To execute the steps outlined in this blog, you will meet the following prerequisites:

Apache Druid installed
AWS Account with files in S3

The Migration Process

The process of migrating data from S3 to Apache Druid can be streamlined through a series of well-defined steps, ensuring a smooth transition and integrity of data throughout the migration.

Download Data From S3

The script below first establishes a connection to the AWS S3 service. It initiates this by loading the necessary AWS credentials from a `config_aws.json` file through the `load_aws_keys` function. Once these credentials are successfully fetched, the `authenticate_aws` function uses them to authenticate and produce an S3 client using the `boto3` library. With the S3 client in created, the `download_from_s3` function gets activated to retrieve a specified file from a predetermined S3 bucket and save it to a local directory. If any issues, such as missing credentials or download errors, arise during this procedure, the script outputs relevant error messages. Once the data fetching is concluded, the `create_ingest_spec` function from the `s3_ingest` module is called, to ingest the downloaded data. The ingestion code is described and shown in the following section.

Python

import boto3
import json
from s3_ingest import create_ingest_spec


def load_aws_keys(file_path='config_aws.json'):
	"""Load AWS configuration from a JSON file."""
	try:
    	with open(file_path, 'r') as file:
        	return json.load(file)
	except FileNotFoundError:
    	print(f"Error: The file {file_path} does not exist.")
    	return None
	except json.JSONDecodeError:
    	print(f"Error: The file {file_path} is not a valid JSON file.")
    	return None


def authenticate_aws(aws_keys):
	"""Connect to AWS S3 using the provided configuration."""
	if not aws_keys:
    	print("Error loading AWS keys.")
    	return None

	aws_access_key_id = aws_keys.get('AWS_ACCESS_KEY')
	aws_secret_access_key = aws_keys.get('AWS_SECRET_KEY')
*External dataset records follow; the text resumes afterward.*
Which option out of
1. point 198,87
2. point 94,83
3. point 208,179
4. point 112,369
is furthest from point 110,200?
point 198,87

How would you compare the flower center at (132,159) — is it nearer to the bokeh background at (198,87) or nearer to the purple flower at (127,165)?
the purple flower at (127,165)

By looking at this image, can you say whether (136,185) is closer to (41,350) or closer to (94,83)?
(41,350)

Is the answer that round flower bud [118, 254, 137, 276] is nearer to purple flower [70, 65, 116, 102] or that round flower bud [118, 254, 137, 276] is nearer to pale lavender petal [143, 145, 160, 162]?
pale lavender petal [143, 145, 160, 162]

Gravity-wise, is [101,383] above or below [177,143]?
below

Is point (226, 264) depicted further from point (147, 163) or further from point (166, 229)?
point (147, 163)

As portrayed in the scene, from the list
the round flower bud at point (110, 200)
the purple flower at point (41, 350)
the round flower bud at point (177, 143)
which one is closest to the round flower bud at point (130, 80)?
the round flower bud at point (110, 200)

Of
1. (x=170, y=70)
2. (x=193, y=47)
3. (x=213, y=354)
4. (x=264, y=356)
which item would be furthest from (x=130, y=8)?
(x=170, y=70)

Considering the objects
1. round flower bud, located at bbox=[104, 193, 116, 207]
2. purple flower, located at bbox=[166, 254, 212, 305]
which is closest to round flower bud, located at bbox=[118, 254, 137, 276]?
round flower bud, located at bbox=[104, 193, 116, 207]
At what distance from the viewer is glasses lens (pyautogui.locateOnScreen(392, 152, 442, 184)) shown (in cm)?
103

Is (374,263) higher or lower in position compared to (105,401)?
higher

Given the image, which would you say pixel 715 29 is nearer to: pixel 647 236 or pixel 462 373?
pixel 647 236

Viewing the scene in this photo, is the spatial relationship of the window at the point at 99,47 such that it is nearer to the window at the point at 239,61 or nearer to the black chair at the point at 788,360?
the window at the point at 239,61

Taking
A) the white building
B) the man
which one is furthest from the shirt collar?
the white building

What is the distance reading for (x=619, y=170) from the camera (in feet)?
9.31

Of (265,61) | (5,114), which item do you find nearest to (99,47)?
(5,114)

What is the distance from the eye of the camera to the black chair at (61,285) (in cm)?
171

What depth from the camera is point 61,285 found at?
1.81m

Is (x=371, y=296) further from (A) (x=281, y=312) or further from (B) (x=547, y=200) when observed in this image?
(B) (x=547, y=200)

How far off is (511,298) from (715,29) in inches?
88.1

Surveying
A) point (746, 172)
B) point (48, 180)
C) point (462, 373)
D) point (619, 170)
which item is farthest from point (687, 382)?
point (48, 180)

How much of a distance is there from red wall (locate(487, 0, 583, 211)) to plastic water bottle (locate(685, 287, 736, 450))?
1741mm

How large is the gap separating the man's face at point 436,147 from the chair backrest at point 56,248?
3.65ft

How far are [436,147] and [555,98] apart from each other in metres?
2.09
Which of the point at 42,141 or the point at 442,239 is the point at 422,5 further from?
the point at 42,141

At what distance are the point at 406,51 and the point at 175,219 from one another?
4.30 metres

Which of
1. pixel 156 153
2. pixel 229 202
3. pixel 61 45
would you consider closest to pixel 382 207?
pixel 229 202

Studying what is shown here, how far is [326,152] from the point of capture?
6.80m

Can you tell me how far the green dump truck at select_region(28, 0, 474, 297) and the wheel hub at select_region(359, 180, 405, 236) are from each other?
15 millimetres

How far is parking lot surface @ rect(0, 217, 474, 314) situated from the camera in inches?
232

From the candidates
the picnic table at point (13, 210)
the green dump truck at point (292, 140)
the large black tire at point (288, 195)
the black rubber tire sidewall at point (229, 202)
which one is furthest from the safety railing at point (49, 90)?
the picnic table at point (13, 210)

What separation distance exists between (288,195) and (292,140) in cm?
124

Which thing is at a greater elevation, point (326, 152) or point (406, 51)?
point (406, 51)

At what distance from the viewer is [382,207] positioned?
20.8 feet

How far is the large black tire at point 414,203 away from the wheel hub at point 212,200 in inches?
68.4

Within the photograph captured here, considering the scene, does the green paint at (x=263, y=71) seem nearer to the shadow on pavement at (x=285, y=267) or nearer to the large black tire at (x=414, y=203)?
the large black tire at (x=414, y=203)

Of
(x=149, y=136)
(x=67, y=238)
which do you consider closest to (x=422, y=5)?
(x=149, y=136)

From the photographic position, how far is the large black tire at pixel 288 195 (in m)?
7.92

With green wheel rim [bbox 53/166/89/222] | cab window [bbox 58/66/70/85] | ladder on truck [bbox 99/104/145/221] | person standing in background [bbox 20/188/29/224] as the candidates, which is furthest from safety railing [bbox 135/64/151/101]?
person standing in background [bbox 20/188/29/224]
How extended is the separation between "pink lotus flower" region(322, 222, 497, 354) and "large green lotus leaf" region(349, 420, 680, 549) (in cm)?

	if not aws_access_key_id or not aws_secret_access_key:
    	print("AWS keys missing from the config file.")
    	return None

	return boto3.client('s3', aws_access_key_id=aws_access_key_id,
                    	aws_secret_access_key=aws_secret_access_key)


def download_from_s3(s3_client, bucket, key, filename):
	"""Download a specified file from an S3 bucket to a local directory."""
	try:
    	s3_client.download_file(bucket, key, filename)
    	print(f"{key} downloaded from {bucket} to {filename}")
	except Exception as e:
    	print(f"Error downloading file from S3: {e}")


def get_data():
	aws_keys = load_aws_keys()
    s3_client = authenticate_aws(aws_keys)
	if not s3_client:
    	return

	BUCKET_NAME = 'rjbucketaws'
	FILE_KEY = 's3_data.csv'
	LOCAL_PATH = 'data/s3_data.csv'

	download_from_s3(s3_client, BUCKET_NAME, FILE_KEY, LOCAL_PATH)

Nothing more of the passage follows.